日本で、高倉さんの代表作と言えば、「幸福の黄色いハンカチ」(1977年)だが、中国では、「君よ憤怒の河を渉れ」だ。日本で1976年に公開された同映画は、78年に中国語に翻訳され、翌79年に公開された。同映画で高倉さんは、暗殺されそうになる東京地検検事の杜丘冬人を演じ、その寡黙で男らしい姿が、改革開放(1978年)を実施したばかりの中国の人々の心を鷲掴みにした。そして、中国は、高倉さんや同映画を通して、日本や現代化された社会を知った。

当時、中国の人々の「君よ憤怒の河を渉れ」に対する理解や想像は、同映画の本来の意義をはるかに超えていた。当時、「日本」と「現代化」を重ね、多くの人が同映画を通して、日本のスタイルが中国に与える意義を考えていた。
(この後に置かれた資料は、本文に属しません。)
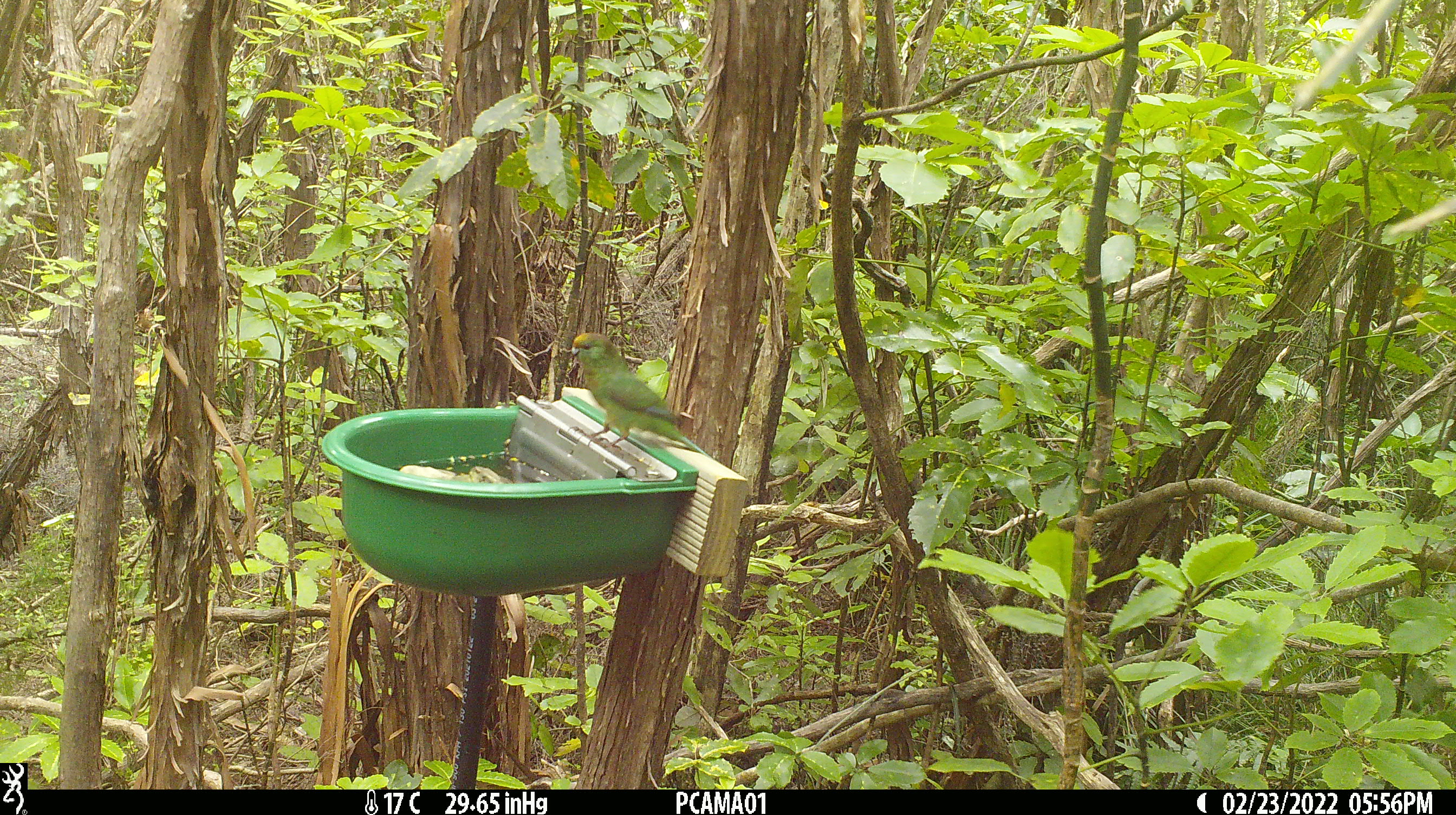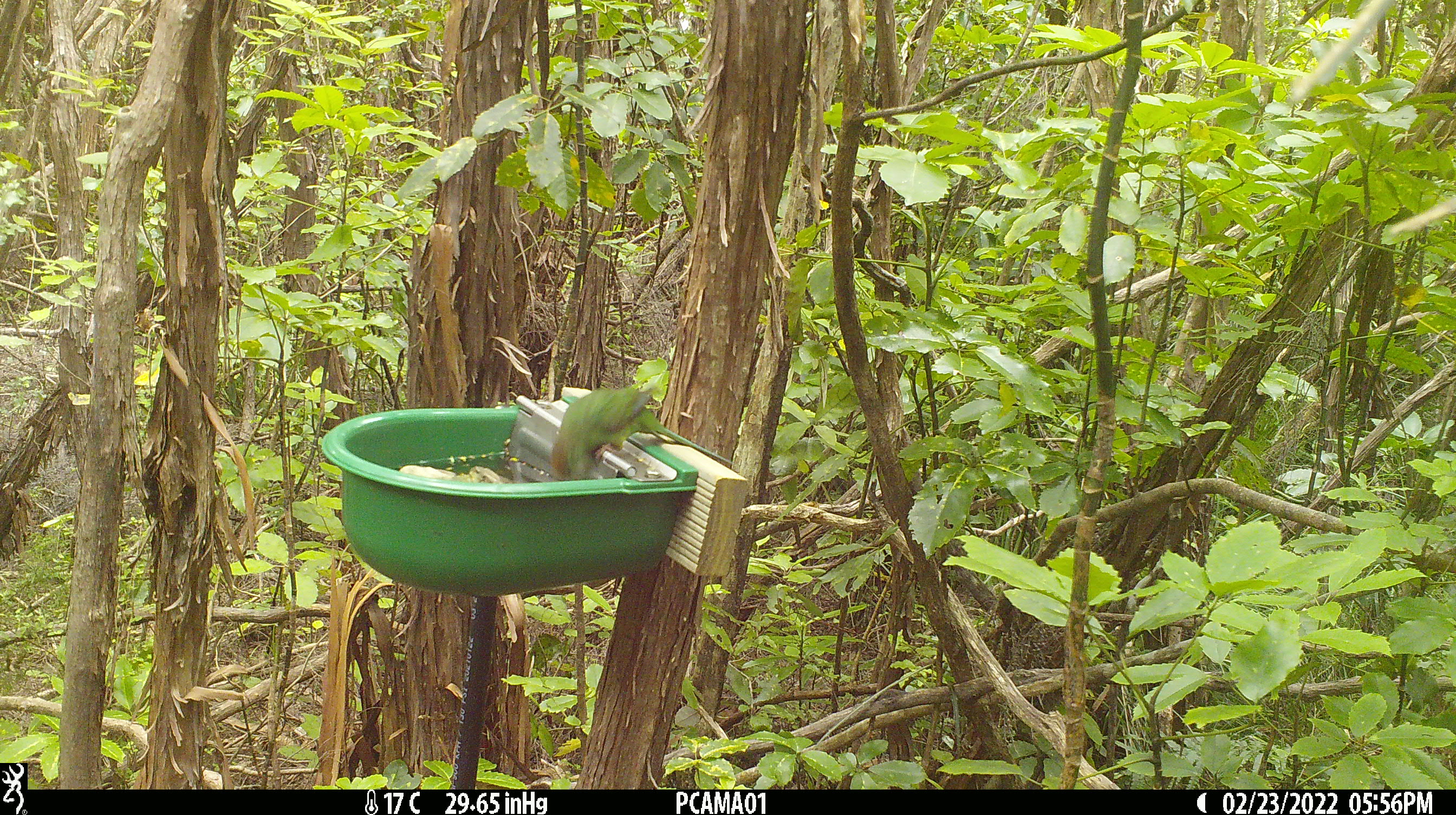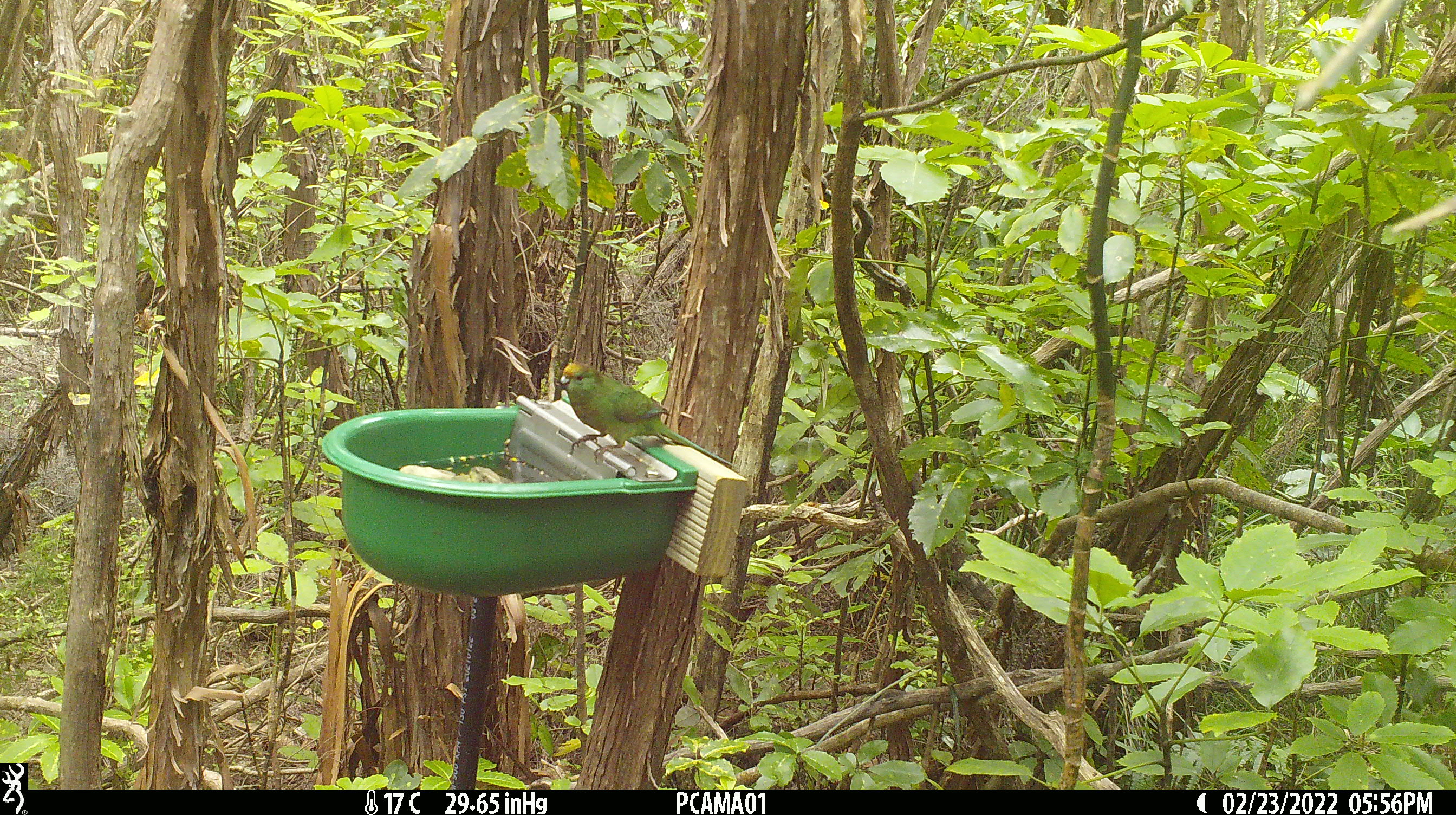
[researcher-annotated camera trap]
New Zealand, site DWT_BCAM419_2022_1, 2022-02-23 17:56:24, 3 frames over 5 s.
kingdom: Animalia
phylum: Chordata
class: Aves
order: Psittaciformes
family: Psittaculidae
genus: Cyanoramphus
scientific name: Cyanoramphus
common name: parakeet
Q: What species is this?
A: Parakeet (Cyanoramphus).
当時の日本の映画は、改革後間もない中国にとって、現代化社会の窓口のような存在で、多くの人が感動を覚えた。巨匠・張芸謀(チャン・イーモウ)監督も当時、日本の映画の影響を大きく受けた人の一人だ。

張監督にとって、日本の映画は忘れられない記憶の一部となっている。21世紀に入り、高倉さんの影響を大きく受けて映画界に入った張監督は、自分の作品に主演として高倉さんを招待。日中合作映画「単騎、千里を走る(中国語題:千里走単騎)」(2005年)が製作された。当時74歳だった高倉さんは、高齢にもかかわらず、ずば抜けた演技力を見せ、シンプルなストーリーであるものの、見る人に大きな感動を与えた。

張監督は同映画で、自分の夢をかなえただけでなく、故郷に対する思いを表現し、1970年代の人々の感情を思い起こさせた。既に多くの成果を上げ「巨匠」と呼ばれるようになった張監督だが、今は改革開放後間もない頃とは大きく異なり、その時代に戻ることはできない。

1970年代と80年代は、ここ120年で、中日関係が最もよかった時代だろう。中日の政治家が、両国の関係を改善するために尽力していた。1985年、中曽根康弘総理(当時)が、中国の人々が靖国神社参拝に対して反感を抱いていることを知り、参拝を中止したことを、中国の人々は覚えている。中曽根総理の行動と決断は、最近の日本の政治家とは大きな差がある。

今の中国において、高倉さんらほどの影響力や集客力を誇る日本人はほとんどいない。高倉さんの死は、一つの時代の終わりを告げているのかもしれない。そのことを考えると、何かさびしい気持ちにさせられる。

ここ数年、中日関係は悪化の一途をたどっている。今の中国と日本は、それぞれ新たな時代に突入している。高倉さんは、日本のスターとして、中国でも大きな支持を得た。女優の中野良子さんや栗原小巻さんらは、自分の仕事に打ち込み、その責任感で、中日両国の国民の心をつないだ。高倉さんの世代は、中日両国に貴重な財産を残してくれた。これこそが、民間の力、文化の力だ。